INFORMATION SUPPLIED:
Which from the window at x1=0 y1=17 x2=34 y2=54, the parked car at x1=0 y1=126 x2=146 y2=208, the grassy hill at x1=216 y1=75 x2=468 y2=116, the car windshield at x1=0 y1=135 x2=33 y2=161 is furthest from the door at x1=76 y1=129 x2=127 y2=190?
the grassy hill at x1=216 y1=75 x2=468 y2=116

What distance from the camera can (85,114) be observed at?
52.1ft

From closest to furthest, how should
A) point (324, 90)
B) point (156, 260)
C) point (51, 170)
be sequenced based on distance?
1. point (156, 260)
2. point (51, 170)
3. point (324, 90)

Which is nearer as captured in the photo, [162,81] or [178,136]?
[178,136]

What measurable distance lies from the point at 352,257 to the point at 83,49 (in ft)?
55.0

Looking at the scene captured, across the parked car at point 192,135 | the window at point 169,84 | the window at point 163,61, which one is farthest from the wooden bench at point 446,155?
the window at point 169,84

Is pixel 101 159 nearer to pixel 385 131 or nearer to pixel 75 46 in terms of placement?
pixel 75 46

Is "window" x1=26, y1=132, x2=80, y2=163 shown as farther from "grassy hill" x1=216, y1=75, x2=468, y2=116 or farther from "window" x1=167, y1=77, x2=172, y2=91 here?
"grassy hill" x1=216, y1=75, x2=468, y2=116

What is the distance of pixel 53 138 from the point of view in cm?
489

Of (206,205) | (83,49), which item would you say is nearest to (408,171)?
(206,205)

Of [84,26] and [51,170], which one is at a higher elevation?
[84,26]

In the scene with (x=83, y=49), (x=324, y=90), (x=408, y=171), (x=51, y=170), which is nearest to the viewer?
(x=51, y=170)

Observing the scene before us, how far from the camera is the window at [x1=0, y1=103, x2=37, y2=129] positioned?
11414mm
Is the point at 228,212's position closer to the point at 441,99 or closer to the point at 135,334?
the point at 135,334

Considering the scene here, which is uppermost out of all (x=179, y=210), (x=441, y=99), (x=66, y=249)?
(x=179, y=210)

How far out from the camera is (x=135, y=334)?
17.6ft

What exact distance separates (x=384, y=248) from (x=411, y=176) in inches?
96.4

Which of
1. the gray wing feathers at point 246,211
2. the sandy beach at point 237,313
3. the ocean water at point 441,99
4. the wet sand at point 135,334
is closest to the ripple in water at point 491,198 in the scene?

TASK STATEMENT:
Reproduce all of the material above word for word, keeping every line in its original order.

ANSWER BELOW:
Which from the window at x1=0 y1=17 x2=34 y2=54, the parked car at x1=0 y1=126 x2=146 y2=208, the grassy hill at x1=216 y1=75 x2=468 y2=116, the car windshield at x1=0 y1=135 x2=33 y2=161 is furthest from the door at x1=76 y1=129 x2=127 y2=190?
the grassy hill at x1=216 y1=75 x2=468 y2=116

What distance from the camera can (85,114) be observed at?
52.1ft

From closest to furthest, how should
A) point (324, 90)
B) point (156, 260)
C) point (51, 170)
be sequenced based on distance?
1. point (156, 260)
2. point (51, 170)
3. point (324, 90)

Which is nearer as captured in the photo, [162,81] or [178,136]?
[178,136]

What measurable distance lies from the point at 352,257 to the point at 83,49 (in ft)?
55.0

Looking at the scene captured, across the parked car at point 192,135 | the window at point 169,84 | the window at point 163,61, which one is farthest from the wooden bench at point 446,155?
the window at point 169,84

Is pixel 101 159 nearer to pixel 385 131 or nearer to pixel 75 46 in terms of placement?
pixel 75 46

Is "window" x1=26, y1=132, x2=80, y2=163 shown as farther from "grassy hill" x1=216, y1=75, x2=468, y2=116 or farther from "window" x1=167, y1=77, x2=172, y2=91 here?
"grassy hill" x1=216, y1=75, x2=468, y2=116

What is the distance of pixel 53 138 from the point of view in cm?
489

Of (206,205) | (83,49), which item would you say is nearest to (408,171)?
(206,205)

Of [84,26] and [51,170], which one is at a higher elevation?
[84,26]

In the scene with (x=83, y=49), (x=324, y=90), (x=408, y=171), (x=51, y=170), which is nearest to the viewer?
(x=51, y=170)

Observing the scene before us, how far from the camera is the window at [x1=0, y1=103, x2=37, y2=129] positioned?
11414mm
Is the point at 228,212's position closer to the point at 441,99 or closer to the point at 135,334?
the point at 135,334

Considering the scene here, which is uppermost out of all (x=179, y=210), (x=441, y=99), (x=66, y=249)?
(x=179, y=210)

How far out from the camera is (x=135, y=334)?
17.6ft

What exact distance separates (x=384, y=248) from (x=411, y=176) in inches?
96.4

Which of
1. the gray wing feathers at point 246,211
2. the sandy beach at point 237,313
3. the ocean water at point 441,99
4. the wet sand at point 135,334
is closest to the ripple in water at point 491,198 in the scene?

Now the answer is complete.